Teks:

H. Mahmud Sapsal Barugae
Langkah-langkah
pembinaan akhlakul karimah
Sebagaimana telah diuraikan
pada pembahasan terdahulu bahwa pembinaan akhlakul karimah
adalah suatu usaha yang diarahkan kepada pembentukan sikap mental yang
senantiasa terjabarkan dalam kehidupan sehari-hari dan sesuai dengan ajaran
agama Islam, justeru itu sangat urgen untuk ditrapkan kepada
anak-anak secara dini, yaitu sejak dalam lingkungan keluarga, dengan
memperhatikan tingkat kecerdasan dan kemampuan anak dalam menerima arahan atau
pembinaan mental. Untuk itulah penulis akan menguraikan tahap-tahap pembinaan
akhlakul karimah menurut fase-fase perkembangan
manusia/anak, sebagai berikut :
1) Fase
Persiapan
a( Pada saat memilih jodoh, hal ini dapat dipahami dari hadits
Nabi sebagai berikut :
تنكح المرأة لأربع لمالها ولحسبها ولجمالها ولدينها فاظفر
بذات الدين ترتب يداك
Artinya : Wanita itu dinikahi karena empat hal, yaitu karena hartanya,
keturunannya, agamanya dan karena kecantikannya dan utamakan karena agamanya.

Permintaan 1: Menurut teks tentang pembinaan akhlakul karimah, mengapa pembinaan itu sangat urgen untuk diterapkan kepada anak-anak sejak dini?
Permintaan 2: Baris mana saja dalam entri yang memuat kata "observer"? Kumpulkan semua baris itu.

Bahan Sumber:
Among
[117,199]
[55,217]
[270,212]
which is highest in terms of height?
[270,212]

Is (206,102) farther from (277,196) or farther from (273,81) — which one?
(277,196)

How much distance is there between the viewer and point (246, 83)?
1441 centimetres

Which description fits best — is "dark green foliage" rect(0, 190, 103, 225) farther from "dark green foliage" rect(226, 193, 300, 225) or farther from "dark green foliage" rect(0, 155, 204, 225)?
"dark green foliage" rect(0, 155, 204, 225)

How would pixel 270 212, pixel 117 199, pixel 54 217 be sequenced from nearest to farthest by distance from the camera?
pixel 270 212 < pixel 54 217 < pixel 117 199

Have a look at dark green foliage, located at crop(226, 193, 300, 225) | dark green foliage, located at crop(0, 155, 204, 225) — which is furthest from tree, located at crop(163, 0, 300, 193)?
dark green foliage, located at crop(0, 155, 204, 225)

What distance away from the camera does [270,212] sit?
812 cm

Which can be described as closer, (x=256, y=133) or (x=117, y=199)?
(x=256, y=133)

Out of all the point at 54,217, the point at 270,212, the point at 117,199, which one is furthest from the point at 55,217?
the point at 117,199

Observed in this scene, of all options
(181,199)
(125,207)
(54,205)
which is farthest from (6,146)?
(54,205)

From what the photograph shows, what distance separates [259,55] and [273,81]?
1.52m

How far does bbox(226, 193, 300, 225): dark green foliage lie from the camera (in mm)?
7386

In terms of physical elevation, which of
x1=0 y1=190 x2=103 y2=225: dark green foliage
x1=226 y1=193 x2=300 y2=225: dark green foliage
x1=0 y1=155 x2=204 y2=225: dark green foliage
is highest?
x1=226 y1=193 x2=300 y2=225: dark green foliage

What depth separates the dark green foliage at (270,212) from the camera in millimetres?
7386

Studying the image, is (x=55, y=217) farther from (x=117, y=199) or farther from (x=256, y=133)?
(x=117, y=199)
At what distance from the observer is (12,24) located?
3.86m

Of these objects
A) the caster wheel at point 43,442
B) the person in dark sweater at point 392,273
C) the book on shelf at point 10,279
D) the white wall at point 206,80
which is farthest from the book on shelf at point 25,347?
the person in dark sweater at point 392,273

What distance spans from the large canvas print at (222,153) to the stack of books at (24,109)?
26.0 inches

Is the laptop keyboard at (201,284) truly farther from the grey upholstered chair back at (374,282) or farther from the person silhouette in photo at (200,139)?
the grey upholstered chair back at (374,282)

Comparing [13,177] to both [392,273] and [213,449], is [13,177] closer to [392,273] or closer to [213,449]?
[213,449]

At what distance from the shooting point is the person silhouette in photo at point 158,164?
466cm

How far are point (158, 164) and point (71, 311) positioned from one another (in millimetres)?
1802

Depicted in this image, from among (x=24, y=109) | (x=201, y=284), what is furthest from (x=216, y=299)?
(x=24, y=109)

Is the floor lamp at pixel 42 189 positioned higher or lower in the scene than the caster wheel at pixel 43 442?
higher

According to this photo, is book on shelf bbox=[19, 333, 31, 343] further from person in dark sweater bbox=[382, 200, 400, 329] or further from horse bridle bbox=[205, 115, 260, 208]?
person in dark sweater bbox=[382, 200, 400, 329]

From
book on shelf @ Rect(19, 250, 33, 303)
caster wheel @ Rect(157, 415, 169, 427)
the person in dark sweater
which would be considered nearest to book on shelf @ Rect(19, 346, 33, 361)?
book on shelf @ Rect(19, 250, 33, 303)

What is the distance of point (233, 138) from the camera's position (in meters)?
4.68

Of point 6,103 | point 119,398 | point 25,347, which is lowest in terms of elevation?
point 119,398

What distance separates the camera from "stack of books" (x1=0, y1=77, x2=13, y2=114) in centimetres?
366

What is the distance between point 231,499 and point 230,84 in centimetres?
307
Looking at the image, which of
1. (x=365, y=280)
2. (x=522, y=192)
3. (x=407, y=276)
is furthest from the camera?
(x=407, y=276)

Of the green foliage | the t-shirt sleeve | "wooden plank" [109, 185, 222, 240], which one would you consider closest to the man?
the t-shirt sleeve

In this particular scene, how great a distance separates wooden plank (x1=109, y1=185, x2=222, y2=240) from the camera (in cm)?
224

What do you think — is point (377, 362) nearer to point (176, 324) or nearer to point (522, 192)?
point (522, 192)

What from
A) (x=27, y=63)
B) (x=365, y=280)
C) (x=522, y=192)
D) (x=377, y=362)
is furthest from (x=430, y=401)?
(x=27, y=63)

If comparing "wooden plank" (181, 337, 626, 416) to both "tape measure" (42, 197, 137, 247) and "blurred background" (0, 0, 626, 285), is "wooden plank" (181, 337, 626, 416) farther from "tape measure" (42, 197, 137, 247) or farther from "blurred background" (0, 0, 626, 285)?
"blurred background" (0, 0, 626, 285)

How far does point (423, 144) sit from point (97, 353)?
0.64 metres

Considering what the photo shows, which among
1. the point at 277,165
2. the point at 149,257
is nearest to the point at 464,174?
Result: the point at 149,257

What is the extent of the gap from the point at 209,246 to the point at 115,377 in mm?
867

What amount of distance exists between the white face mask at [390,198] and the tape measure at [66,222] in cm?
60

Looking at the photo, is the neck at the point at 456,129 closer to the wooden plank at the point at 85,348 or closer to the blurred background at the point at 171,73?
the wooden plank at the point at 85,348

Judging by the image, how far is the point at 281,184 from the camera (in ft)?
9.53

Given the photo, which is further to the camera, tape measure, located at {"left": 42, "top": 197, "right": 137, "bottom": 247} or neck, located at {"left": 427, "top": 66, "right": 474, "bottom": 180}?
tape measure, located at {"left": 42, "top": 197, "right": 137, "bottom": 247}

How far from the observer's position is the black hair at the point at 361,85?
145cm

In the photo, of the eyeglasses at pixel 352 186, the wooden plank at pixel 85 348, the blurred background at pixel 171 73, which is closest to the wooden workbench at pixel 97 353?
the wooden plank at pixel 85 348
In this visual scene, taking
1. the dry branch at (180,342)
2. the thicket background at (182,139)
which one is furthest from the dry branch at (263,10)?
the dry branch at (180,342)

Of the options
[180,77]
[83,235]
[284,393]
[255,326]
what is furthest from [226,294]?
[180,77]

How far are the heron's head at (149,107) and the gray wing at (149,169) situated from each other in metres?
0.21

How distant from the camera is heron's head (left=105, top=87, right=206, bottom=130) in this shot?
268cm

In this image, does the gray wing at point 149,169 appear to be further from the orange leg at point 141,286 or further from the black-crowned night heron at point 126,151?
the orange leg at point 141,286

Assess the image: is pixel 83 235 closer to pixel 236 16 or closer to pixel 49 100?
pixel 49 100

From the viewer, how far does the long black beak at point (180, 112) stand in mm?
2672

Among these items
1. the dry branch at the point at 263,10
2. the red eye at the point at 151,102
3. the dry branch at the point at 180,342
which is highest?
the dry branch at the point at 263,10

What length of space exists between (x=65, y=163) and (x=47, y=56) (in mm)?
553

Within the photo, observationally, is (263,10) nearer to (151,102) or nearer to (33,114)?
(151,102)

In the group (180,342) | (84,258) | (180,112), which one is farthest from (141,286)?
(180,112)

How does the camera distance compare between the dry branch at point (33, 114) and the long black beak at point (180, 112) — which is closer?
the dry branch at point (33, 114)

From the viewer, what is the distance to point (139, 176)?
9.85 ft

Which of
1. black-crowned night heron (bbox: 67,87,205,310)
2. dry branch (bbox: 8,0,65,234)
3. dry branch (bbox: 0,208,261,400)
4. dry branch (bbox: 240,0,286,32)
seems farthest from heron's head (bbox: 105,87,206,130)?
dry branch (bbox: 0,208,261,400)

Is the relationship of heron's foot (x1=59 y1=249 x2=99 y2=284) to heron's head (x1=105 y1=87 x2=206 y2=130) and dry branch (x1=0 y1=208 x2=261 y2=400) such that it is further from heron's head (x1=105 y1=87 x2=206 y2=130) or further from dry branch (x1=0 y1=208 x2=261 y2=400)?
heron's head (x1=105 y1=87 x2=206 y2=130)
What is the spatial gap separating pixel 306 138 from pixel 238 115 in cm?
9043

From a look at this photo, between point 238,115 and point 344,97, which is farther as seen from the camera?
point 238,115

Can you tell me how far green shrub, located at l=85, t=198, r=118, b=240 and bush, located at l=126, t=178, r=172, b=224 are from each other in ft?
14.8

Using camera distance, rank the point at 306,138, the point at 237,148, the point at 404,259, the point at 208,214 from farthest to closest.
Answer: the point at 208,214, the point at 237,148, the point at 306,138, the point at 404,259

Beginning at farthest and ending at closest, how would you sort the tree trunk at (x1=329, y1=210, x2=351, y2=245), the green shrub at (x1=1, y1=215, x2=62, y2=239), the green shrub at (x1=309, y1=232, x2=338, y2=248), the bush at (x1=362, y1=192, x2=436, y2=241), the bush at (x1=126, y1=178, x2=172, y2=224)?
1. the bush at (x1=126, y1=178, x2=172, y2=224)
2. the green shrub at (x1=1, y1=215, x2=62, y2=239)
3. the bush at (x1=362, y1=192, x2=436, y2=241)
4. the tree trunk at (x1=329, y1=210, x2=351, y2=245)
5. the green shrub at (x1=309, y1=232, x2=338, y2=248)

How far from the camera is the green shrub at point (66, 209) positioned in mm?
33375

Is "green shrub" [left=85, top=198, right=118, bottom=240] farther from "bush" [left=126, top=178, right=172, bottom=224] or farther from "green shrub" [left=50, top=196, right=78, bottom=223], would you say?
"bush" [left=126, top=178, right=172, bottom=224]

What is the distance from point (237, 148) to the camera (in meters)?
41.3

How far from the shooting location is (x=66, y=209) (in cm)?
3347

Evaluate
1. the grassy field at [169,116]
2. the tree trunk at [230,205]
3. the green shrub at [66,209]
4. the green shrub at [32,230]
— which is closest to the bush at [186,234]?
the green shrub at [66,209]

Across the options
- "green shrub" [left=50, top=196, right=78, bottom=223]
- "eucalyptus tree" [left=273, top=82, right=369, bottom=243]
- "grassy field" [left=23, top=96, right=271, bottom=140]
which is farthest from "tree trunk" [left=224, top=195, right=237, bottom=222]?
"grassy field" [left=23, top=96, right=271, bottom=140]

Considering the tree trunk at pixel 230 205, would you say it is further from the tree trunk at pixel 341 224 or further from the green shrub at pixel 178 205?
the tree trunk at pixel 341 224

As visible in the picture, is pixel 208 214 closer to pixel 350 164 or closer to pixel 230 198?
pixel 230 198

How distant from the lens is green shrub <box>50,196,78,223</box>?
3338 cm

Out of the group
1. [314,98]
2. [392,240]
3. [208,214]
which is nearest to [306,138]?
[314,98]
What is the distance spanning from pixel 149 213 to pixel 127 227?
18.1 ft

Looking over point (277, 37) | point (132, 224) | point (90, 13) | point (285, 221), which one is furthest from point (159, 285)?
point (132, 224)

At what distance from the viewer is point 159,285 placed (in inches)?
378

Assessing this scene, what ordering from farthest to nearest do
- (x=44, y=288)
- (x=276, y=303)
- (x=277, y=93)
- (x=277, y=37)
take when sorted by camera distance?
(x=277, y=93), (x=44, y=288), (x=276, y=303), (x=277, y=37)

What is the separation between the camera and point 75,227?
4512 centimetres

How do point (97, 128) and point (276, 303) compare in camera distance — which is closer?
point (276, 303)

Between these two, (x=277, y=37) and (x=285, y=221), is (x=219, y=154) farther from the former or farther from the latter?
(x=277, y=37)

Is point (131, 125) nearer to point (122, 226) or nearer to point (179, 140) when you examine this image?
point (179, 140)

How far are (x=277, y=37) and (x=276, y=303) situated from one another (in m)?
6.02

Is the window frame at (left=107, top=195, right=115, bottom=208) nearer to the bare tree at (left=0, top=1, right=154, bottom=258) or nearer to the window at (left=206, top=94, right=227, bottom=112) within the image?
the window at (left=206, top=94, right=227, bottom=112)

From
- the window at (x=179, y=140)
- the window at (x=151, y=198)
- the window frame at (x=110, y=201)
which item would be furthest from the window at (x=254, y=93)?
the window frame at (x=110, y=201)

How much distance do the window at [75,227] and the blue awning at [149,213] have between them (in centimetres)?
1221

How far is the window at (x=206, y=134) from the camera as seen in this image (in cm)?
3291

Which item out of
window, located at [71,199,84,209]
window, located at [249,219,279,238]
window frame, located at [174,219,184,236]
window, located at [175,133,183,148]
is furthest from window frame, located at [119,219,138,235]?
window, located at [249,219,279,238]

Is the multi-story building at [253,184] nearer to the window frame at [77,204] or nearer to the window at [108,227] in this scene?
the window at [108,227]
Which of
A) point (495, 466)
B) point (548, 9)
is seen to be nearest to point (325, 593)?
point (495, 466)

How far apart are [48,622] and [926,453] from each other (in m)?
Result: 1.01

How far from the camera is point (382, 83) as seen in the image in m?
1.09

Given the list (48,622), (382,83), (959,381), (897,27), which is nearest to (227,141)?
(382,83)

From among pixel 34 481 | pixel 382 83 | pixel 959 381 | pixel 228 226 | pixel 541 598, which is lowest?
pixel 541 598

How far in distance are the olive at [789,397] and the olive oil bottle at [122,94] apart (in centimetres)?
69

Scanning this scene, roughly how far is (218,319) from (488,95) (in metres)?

Jawaban Tertulis 1: Pembinaan akhlakul karimah adalah usaha yang diarahkan kepada pembentukan sikap mental. Sikap mental itu senantiasa terjabarkan dalam kehidupan sehari-hari dan sesuai dengan ajaran agama Islam. Karena itu, pembinaannya perlu dimulai sejak anak berada dalam lingkungan keluarga.

Jawaban Tertulis 2:
At what distance from the observer is (12,24) located?
How far from the observer's position is the black hair at the point at 361,85?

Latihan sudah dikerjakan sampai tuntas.